If you are working towards the Data Scientist certification, you will need to demonstrate your ability to select and apply appropriate models to a given business problem.
Specifically we are looking for:
- Correctly identified the type of problem (regression, classification or clustering)
- Has selected and fitted a model for that problem to be used as a baseline.
- Has selected and fitted a comparison model for the problem that they were provided.
Along with:
- Compared the performance of the two models/approaches using any method appropriate to the type of problem.
- Has described what the model comparison shows about the selected approaches.
Be aware that there are some additional requirements related to the business application that you will also need to meet - take a look at the business focus and business metrics sections of the rubric here.

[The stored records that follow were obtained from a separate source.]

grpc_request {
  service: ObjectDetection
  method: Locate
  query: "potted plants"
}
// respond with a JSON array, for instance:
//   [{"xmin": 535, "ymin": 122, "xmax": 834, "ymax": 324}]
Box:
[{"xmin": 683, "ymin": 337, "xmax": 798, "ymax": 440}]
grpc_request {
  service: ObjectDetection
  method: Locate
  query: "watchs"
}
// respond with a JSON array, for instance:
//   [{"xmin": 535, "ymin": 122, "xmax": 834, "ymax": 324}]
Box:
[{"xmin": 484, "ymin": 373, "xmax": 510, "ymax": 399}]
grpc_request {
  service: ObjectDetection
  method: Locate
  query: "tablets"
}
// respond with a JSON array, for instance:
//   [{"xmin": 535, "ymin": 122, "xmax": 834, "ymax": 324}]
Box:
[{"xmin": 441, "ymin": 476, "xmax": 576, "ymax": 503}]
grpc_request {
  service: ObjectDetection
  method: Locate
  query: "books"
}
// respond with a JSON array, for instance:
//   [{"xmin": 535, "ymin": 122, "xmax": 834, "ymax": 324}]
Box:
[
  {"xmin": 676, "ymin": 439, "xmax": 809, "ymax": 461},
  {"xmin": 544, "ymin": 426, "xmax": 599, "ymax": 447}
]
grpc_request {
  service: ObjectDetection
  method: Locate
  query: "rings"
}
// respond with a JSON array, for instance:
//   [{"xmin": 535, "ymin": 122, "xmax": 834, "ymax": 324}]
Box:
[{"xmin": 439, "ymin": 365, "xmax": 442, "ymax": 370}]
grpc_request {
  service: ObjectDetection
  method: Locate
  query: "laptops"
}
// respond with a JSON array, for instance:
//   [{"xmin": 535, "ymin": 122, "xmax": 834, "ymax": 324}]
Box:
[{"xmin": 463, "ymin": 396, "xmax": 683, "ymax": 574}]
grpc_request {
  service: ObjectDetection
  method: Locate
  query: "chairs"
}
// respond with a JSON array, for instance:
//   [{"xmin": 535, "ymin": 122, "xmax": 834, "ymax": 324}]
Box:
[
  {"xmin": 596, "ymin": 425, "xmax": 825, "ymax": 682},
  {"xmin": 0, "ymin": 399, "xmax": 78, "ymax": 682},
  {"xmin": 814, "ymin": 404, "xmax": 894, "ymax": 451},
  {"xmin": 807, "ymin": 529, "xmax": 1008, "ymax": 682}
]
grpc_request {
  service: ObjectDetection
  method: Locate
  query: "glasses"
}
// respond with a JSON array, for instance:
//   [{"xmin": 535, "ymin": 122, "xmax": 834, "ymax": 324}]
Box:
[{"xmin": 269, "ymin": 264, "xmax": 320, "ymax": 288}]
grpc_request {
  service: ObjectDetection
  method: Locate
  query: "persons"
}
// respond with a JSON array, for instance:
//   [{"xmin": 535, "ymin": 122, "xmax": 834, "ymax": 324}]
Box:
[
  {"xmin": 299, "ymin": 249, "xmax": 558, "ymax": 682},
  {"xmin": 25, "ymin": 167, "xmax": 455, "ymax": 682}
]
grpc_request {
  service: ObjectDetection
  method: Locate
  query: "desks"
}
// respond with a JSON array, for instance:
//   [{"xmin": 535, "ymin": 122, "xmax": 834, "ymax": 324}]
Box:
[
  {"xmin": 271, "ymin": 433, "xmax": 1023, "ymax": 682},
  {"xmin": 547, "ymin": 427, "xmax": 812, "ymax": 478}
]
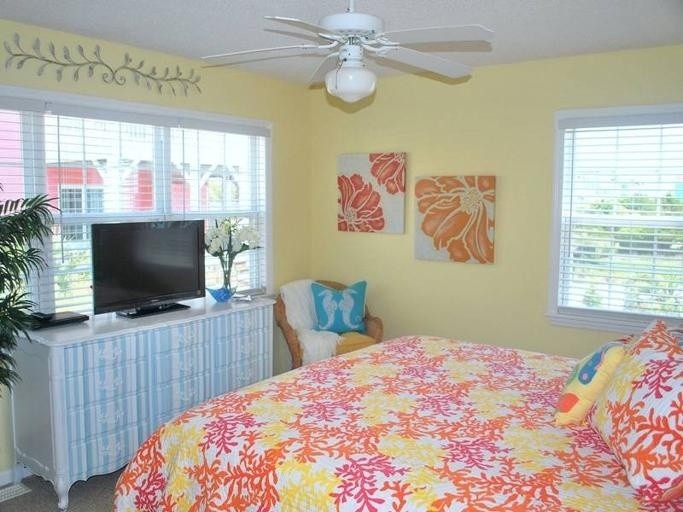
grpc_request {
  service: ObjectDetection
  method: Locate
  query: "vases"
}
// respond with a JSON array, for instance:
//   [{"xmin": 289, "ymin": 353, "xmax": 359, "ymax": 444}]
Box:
[{"xmin": 219, "ymin": 259, "xmax": 234, "ymax": 288}]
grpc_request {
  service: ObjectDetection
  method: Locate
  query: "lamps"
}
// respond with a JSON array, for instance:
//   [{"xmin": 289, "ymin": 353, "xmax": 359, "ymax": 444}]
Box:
[{"xmin": 322, "ymin": 59, "xmax": 376, "ymax": 104}]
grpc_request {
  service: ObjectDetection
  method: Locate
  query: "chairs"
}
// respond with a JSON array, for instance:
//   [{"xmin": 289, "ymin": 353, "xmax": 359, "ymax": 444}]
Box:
[{"xmin": 274, "ymin": 279, "xmax": 385, "ymax": 369}]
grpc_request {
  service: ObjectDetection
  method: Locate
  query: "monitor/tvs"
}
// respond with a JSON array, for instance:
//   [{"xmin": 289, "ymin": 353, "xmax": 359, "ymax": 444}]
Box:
[{"xmin": 92, "ymin": 220, "xmax": 205, "ymax": 319}]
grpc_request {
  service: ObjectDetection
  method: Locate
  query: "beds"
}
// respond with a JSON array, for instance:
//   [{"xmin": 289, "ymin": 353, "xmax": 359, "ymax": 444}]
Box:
[{"xmin": 113, "ymin": 328, "xmax": 683, "ymax": 511}]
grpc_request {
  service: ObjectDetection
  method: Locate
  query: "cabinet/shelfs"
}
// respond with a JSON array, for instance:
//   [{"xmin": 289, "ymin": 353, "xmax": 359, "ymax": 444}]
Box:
[{"xmin": 6, "ymin": 292, "xmax": 280, "ymax": 512}]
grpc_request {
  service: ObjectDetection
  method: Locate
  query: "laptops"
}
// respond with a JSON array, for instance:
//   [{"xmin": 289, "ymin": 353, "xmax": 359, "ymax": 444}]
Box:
[{"xmin": 18, "ymin": 312, "xmax": 89, "ymax": 331}]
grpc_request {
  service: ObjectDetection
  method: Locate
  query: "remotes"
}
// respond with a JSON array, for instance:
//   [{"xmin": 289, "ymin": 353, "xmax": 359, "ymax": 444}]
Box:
[{"xmin": 31, "ymin": 312, "xmax": 52, "ymax": 321}]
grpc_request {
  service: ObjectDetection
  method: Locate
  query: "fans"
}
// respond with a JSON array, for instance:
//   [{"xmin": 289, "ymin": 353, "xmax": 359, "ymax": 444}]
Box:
[{"xmin": 199, "ymin": 2, "xmax": 495, "ymax": 83}]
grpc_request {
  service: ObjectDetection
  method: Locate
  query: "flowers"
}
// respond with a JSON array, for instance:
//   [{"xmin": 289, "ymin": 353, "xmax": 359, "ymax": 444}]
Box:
[{"xmin": 203, "ymin": 217, "xmax": 264, "ymax": 288}]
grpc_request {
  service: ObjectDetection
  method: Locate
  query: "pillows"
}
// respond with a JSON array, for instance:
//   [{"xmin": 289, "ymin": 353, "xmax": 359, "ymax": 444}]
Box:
[
  {"xmin": 553, "ymin": 333, "xmax": 633, "ymax": 427},
  {"xmin": 309, "ymin": 281, "xmax": 370, "ymax": 333},
  {"xmin": 585, "ymin": 318, "xmax": 682, "ymax": 502}
]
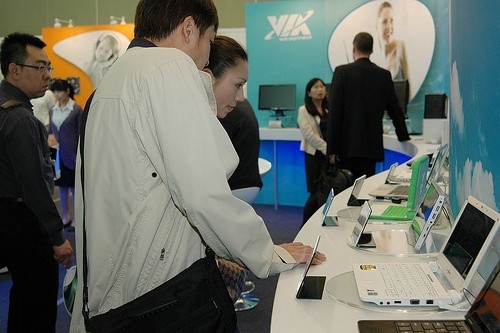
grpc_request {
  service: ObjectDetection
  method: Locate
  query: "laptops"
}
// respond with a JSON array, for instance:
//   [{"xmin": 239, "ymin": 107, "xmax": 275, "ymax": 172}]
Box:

What type of problem is it?
The first thing we want you to demonstrate is that you can convert a business problem into an analytic one. We will give you a problem posed from the business perspective. But what type of modelling problem is it? Is it a regression problem? A classification problem? An unsupervised clustering problem?
(Hint: it will only be one of those three).

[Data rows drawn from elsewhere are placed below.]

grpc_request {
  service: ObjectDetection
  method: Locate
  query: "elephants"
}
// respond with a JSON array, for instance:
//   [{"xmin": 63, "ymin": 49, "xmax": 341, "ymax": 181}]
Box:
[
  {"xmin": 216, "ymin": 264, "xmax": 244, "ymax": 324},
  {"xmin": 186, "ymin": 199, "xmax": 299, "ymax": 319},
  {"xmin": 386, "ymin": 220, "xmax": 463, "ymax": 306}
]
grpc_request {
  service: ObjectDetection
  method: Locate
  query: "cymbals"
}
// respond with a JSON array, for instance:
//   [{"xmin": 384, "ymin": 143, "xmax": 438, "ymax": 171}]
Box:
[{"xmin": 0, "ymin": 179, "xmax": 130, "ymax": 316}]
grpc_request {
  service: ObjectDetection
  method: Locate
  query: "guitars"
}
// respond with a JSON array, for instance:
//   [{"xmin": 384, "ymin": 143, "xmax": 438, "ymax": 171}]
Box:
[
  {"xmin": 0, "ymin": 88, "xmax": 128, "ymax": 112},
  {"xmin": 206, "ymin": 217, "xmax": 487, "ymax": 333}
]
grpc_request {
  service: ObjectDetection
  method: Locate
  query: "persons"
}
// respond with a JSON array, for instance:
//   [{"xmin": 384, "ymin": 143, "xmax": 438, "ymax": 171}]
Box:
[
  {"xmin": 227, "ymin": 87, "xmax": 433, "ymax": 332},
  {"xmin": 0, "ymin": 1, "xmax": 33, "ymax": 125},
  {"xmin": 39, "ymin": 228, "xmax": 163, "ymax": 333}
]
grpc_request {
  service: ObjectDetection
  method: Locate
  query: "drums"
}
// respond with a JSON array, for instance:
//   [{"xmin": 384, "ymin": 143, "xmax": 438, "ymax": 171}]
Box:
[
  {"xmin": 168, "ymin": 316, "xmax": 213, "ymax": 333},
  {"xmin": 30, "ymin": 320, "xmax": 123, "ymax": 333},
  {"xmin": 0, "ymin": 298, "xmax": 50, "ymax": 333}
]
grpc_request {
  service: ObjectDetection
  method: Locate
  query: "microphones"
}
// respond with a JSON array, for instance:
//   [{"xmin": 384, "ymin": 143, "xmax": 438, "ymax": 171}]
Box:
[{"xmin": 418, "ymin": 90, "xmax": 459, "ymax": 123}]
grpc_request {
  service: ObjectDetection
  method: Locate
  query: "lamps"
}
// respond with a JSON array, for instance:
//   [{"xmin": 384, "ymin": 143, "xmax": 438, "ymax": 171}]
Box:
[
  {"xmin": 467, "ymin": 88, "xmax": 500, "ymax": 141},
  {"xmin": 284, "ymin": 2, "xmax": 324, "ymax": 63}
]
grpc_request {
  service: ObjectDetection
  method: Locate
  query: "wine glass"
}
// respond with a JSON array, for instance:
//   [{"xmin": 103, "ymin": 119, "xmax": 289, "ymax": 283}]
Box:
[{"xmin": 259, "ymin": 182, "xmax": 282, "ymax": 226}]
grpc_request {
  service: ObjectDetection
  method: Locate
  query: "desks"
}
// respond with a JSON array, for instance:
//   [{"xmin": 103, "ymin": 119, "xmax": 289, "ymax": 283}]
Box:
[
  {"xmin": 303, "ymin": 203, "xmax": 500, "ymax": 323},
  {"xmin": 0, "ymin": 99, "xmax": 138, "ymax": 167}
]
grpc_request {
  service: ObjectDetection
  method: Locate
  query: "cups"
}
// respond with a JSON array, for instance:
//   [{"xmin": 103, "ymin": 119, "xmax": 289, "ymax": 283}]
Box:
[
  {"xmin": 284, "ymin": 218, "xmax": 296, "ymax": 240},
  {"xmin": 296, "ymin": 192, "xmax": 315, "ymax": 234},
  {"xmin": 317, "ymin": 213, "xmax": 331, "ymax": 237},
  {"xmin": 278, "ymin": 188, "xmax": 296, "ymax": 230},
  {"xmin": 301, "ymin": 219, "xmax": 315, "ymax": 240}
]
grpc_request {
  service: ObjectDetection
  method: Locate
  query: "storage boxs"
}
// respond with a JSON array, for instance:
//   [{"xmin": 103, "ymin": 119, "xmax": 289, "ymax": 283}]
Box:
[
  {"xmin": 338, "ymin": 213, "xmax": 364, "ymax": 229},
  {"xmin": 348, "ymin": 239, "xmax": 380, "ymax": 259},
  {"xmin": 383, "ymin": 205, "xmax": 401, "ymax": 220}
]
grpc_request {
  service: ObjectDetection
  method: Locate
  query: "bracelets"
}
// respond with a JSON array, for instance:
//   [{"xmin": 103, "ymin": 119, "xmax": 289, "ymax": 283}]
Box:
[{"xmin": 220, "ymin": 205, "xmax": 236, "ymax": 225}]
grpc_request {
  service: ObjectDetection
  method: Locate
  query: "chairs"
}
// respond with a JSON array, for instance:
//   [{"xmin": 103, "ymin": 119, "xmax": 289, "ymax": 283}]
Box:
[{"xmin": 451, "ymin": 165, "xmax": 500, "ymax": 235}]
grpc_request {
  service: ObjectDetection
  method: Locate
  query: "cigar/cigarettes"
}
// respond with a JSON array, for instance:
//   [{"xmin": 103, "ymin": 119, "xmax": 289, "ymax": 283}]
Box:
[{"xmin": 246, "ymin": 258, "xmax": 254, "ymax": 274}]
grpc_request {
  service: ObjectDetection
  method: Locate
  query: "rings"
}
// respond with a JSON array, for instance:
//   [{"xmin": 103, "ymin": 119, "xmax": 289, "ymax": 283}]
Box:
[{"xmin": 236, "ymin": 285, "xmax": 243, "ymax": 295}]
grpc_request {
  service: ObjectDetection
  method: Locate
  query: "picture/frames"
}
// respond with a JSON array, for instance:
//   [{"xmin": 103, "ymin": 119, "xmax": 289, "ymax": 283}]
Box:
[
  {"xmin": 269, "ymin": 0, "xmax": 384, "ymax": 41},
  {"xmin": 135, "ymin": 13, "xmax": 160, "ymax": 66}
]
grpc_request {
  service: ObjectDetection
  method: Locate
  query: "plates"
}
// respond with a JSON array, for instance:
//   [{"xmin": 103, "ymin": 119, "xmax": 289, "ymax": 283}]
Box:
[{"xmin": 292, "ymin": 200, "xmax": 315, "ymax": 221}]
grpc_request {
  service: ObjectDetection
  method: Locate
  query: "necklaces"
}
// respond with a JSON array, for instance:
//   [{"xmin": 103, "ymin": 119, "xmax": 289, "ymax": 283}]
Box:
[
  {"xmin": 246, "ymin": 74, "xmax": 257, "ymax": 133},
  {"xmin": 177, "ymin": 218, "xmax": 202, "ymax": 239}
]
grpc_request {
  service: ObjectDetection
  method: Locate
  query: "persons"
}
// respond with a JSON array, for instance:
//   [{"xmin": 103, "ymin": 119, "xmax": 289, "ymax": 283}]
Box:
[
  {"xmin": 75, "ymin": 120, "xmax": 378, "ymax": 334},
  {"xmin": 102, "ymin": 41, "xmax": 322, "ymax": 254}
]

For example, we might you a problem where the business is wanting to predict high or low numbers of reviews. You want to be able to predict a binary (high or not) outcome, so this would be a binary classification problem.

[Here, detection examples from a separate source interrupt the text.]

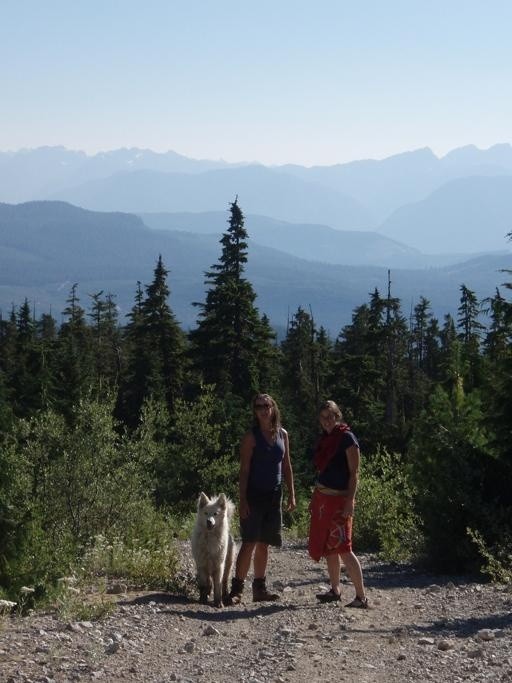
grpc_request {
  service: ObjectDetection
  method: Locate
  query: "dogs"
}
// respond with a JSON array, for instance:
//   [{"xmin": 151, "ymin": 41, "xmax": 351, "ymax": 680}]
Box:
[{"xmin": 189, "ymin": 491, "xmax": 237, "ymax": 607}]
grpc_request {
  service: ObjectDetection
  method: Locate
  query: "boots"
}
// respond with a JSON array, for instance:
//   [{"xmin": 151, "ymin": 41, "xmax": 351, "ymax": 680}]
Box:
[
  {"xmin": 252, "ymin": 577, "xmax": 280, "ymax": 602},
  {"xmin": 228, "ymin": 577, "xmax": 244, "ymax": 605}
]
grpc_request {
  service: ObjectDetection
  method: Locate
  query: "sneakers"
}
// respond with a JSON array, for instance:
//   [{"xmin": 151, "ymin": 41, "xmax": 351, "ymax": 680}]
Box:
[
  {"xmin": 316, "ymin": 589, "xmax": 342, "ymax": 603},
  {"xmin": 345, "ymin": 595, "xmax": 369, "ymax": 609}
]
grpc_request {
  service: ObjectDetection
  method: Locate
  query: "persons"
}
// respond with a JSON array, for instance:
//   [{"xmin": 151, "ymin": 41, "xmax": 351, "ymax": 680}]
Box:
[
  {"xmin": 307, "ymin": 401, "xmax": 370, "ymax": 609},
  {"xmin": 226, "ymin": 392, "xmax": 298, "ymax": 604}
]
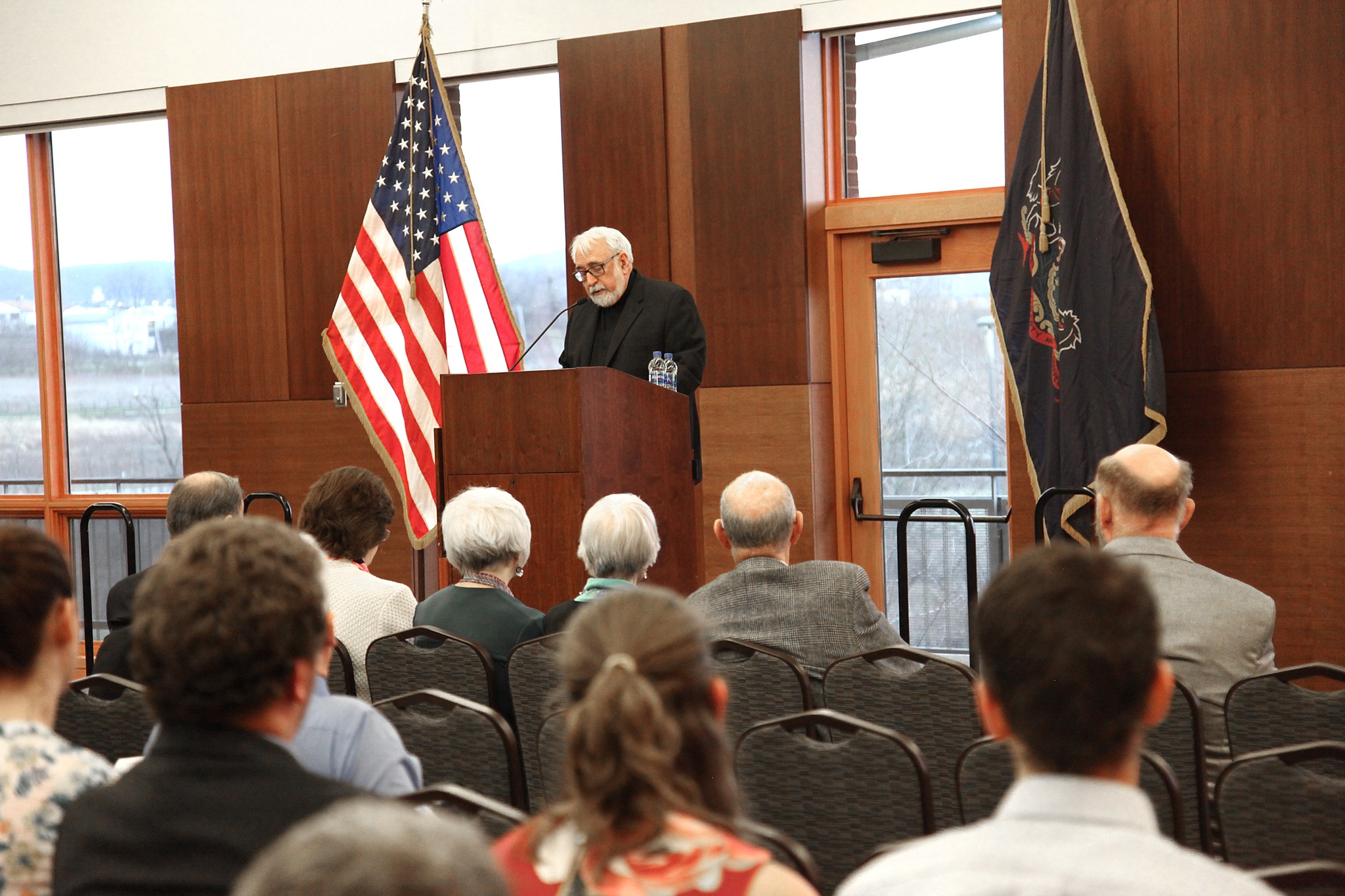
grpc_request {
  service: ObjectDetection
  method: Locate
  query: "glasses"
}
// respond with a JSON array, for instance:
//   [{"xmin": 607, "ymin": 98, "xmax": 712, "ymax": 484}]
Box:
[
  {"xmin": 572, "ymin": 253, "xmax": 620, "ymax": 282},
  {"xmin": 382, "ymin": 529, "xmax": 391, "ymax": 541}
]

And that is all we need you to tell us.
How many models?
Now you know what type of problem you are working on, you want to start fitting some models. There are two things to avoid here. The first is fitting too many models, the second is not fitting enough models.
As you will see from the criteria above, we are looking for you to fit two models. Any time you are developing a model it is really good practice to start with something simple to use as a baseline. From this you can compare any other models that you choose to fit.
My tip for your baseline model is to keep it really simple. Remember when you were taught about linear regression or logistic regression? Now is the time to use those methods. They are simple to fit, simple to interpret and give you a starting point to go from.
From there, you can really go on and fit anything that you think appropriate. But, you only need to fit one additional model. As well as seeing people forget to fit a second model, one of the other things we see a lot is people fitting every single model they have seen before. This isn't really recommended for any analysis project, and in your practical exam, we would rather you focus on fitting a small number of models and demonstrate your ability to pick appropriate methods to solve the problem.
Evaluating the models
Now you have two models, you need to somehow determine which of these models is doing a better job. When it comes to the evaluation criteria we want to see that you have performed a technical evaluation of your model. Unlike your courses, here you are going to have to choose which method you are going to use to compare models.
And when you have done that, we also want to know what that tells you about the models. Which of the models performs better? Which would you recommend to use to approach the business problem you were given? It doesn't need to be long, but we want to see that you can take the learnings from your model development process.